Kur'an-ı Kerim ve Türkçe Meali Sayfa 333
6. Böyledir, çünkü Allah, evet O, Hakk’tır; (değişmezMutlak Gerçek’tir; her sözü, her icraatı hakikattır ve belli bir gayeye yöneliktir); hiç şüphesiz O, ölüleri diriltecektir ve yine hiç şüphesiz O, her şeye hakkıyla güç yetirendir.
7. Yine şu da bir gerçek ki, Kıyamet mutlaka gelecektir: bunda en ufak bir şüphe yoktur. Ve Allah, hiç kuşkusuz kabirlerde yatan ölüleri diriltecektir.
8. Hakikat bu iken insanlar içinde öylesi var ki, Allah hakkında tartışır durur da, ne dayandığı kesin bir bilgi vardır, ne bir delil ve marifete istinat eder, ne de kalbleri ve zihinleri aydınlatan İlâhî bir Kitaba.
9. Kibirli kibirli tartışmasını sürdürür ve bütün maksadı, insanları Allah’ın Yolu’ndan saptırmaktır. Böylesinin hakkı dünyada rüsvaylık olduğu gibi, Kıyamet Günü de ona o yakıcı azabı tattırırız.
10. “Bu azap, dünyada iken bizzat kazanıp buraya gönderdiğin günahlarının sonucudur. Yoksa Allah, kullarına asla zulmedici değildir.”
11. İnsanlar içinde öylesi de vardır ki, Allah’a kenarından (ve tek bir gayeyi gözeterek) ibadet eder. Bu bakımdan, beklentisi gerçekleşir de bir iyilik görürse onunla rahatlar ve sevinir. Yok, bir sıkıntı ve imtihana maruz kalırsa, yüzüstü dönüverir. Dünyasını da mahvetti, âhiretini de. İşte budur apaçık hüsran.
12. Öylesi, Allah’ı bırakır da, (zarar ve fayda vermeye gücü yetmeyen, dolayısıyla) kendisine zararı da faydası da olmayacak şeylere yalvarır. Budur, doğru yolun en uzağına düşme.
13. Faydadan çok zarar getirecek kişiye (büyük bildiklerine, reislere, bir takım otoritelere) yalvarır tapınırcasına. Oysa yalvardığı o kişi, gerçekte ne fena bir efendi, ne fena bir yandaştır!
14. Halbuki Allah, iman edip, imanları istikametinde sağlam, doğru, yerinde ve ıslaha yönelik işler yapanları (ağaçlarının arasından ve köşklerinin) altından ırmaklar akan cennetlere koyacaktır.
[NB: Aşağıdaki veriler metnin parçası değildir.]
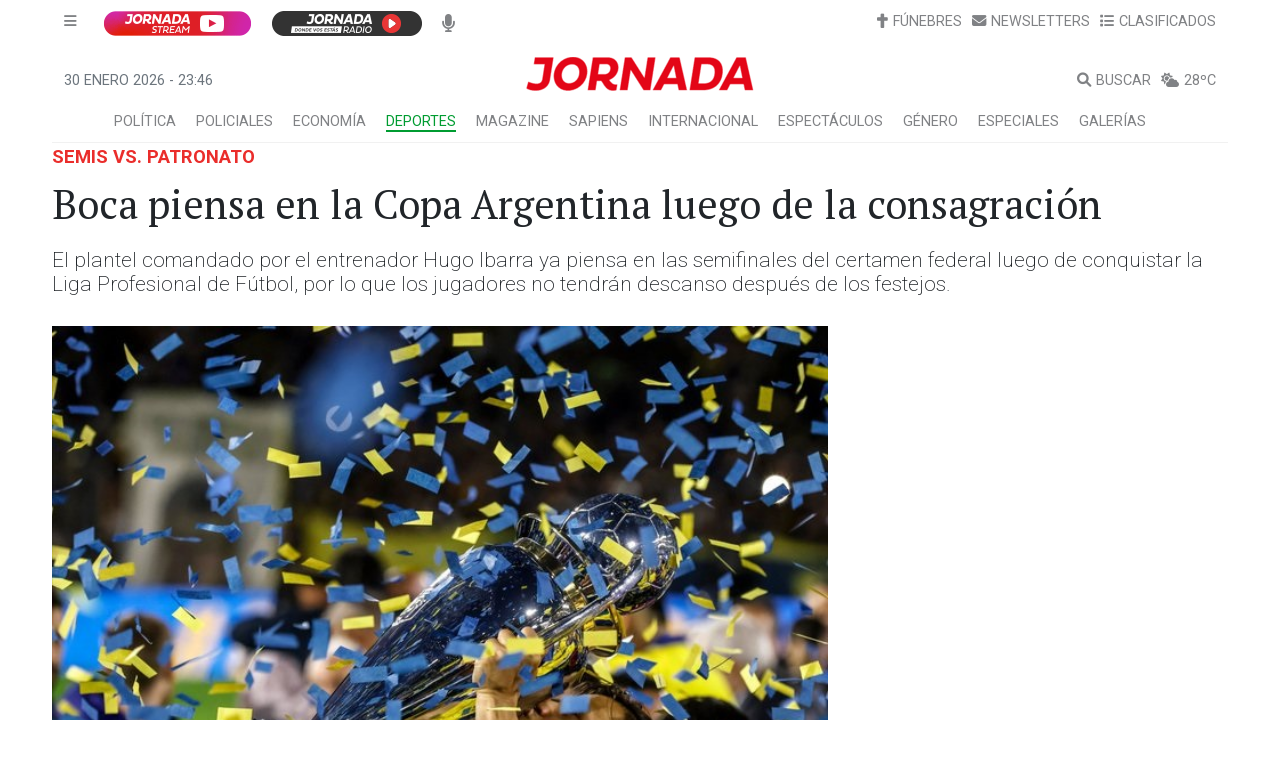

--- FILE ---
content_type: text/html; charset=utf-8
request_url: https://api.diariojornada.com.ar/noticias/noticia/hit/?id=335871
body_size: 358
content:


<!DOCTYPE html>

<html xmlns="http://www.w3.org/1999/xhtml">
<head><title>

</title></head>
<body>
    <form method="post" action="./?id=335871" id="form1">
<div class="aspNetHidden">
<input type="hidden" name="__VIEWSTATE" id="__VIEWSTATE" value="/wEPDwULLTE2MTY2ODcyMjlkZMWSUnorNKpuZQk+Ud5XJEQ7FzQkCISFaGGkoDdbXFut" />
</div>

<div class="aspNetHidden">

	<input type="hidden" name="__VIEWSTATEGENERATOR" id="__VIEWSTATEGENERATOR" value="44398867" />
</div>
        <div>
        </div>
    </form>
</body>
</html>


--- FILE ---
content_type: text/html; charset=utf-8
request_url: https://www.google.com/recaptcha/api2/aframe
body_size: 183
content:
<!DOCTYPE HTML><html><head><meta http-equiv="content-type" content="text/html; charset=UTF-8"></head><body><script nonce="Znyurn_0bnDGVyHNSNVB1A">/** Anti-fraud and anti-abuse applications only. See google.com/recaptcha */ try{var clients={'sodar':'https://pagead2.googlesyndication.com/pagead/sodar?'};window.addEventListener("message",function(a){try{if(a.source===window.parent){var b=JSON.parse(a.data);var c=clients[b['id']];if(c){var d=document.createElement('img');d.src=c+b['params']+'&rc='+(localStorage.getItem("rc::a")?sessionStorage.getItem("rc::b"):"");window.document.body.appendChild(d);sessionStorage.setItem("rc::e",parseInt(sessionStorage.getItem("rc::e")||0)+1);localStorage.setItem("rc::h",'1769816776475');}}}catch(b){}});window.parent.postMessage("_grecaptcha_ready", "*");}catch(b){}</script></body></html>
Kuşkusuz Allah, her ne dilerse yapar.
15. Kim Allah’ın, Rasûlü’ne dünyada (şanını yüceltme ve dinini hakim kılma konusunda) ve Âhiret’te (O’nu rahmetiyle sarıp sarmalama hususunda) yardım etmeyeceğini sanıyorsa, o halde hiç durmasın, (Allah’ın söz konusu yardımına, hattâ O’na Kur’ân’ı da indirmesine engel olmak için) elinden ne geliyorsa yapsın: o kadar ki, bir yolunu bulup göğe çıksın, nefessiz kalıncaya kadar uğraşıp didinsin ve baksın bakalım, kurduğu tuzaklar bir işe yarıyor ve gayzını yatıştırmaya yetiyor mu?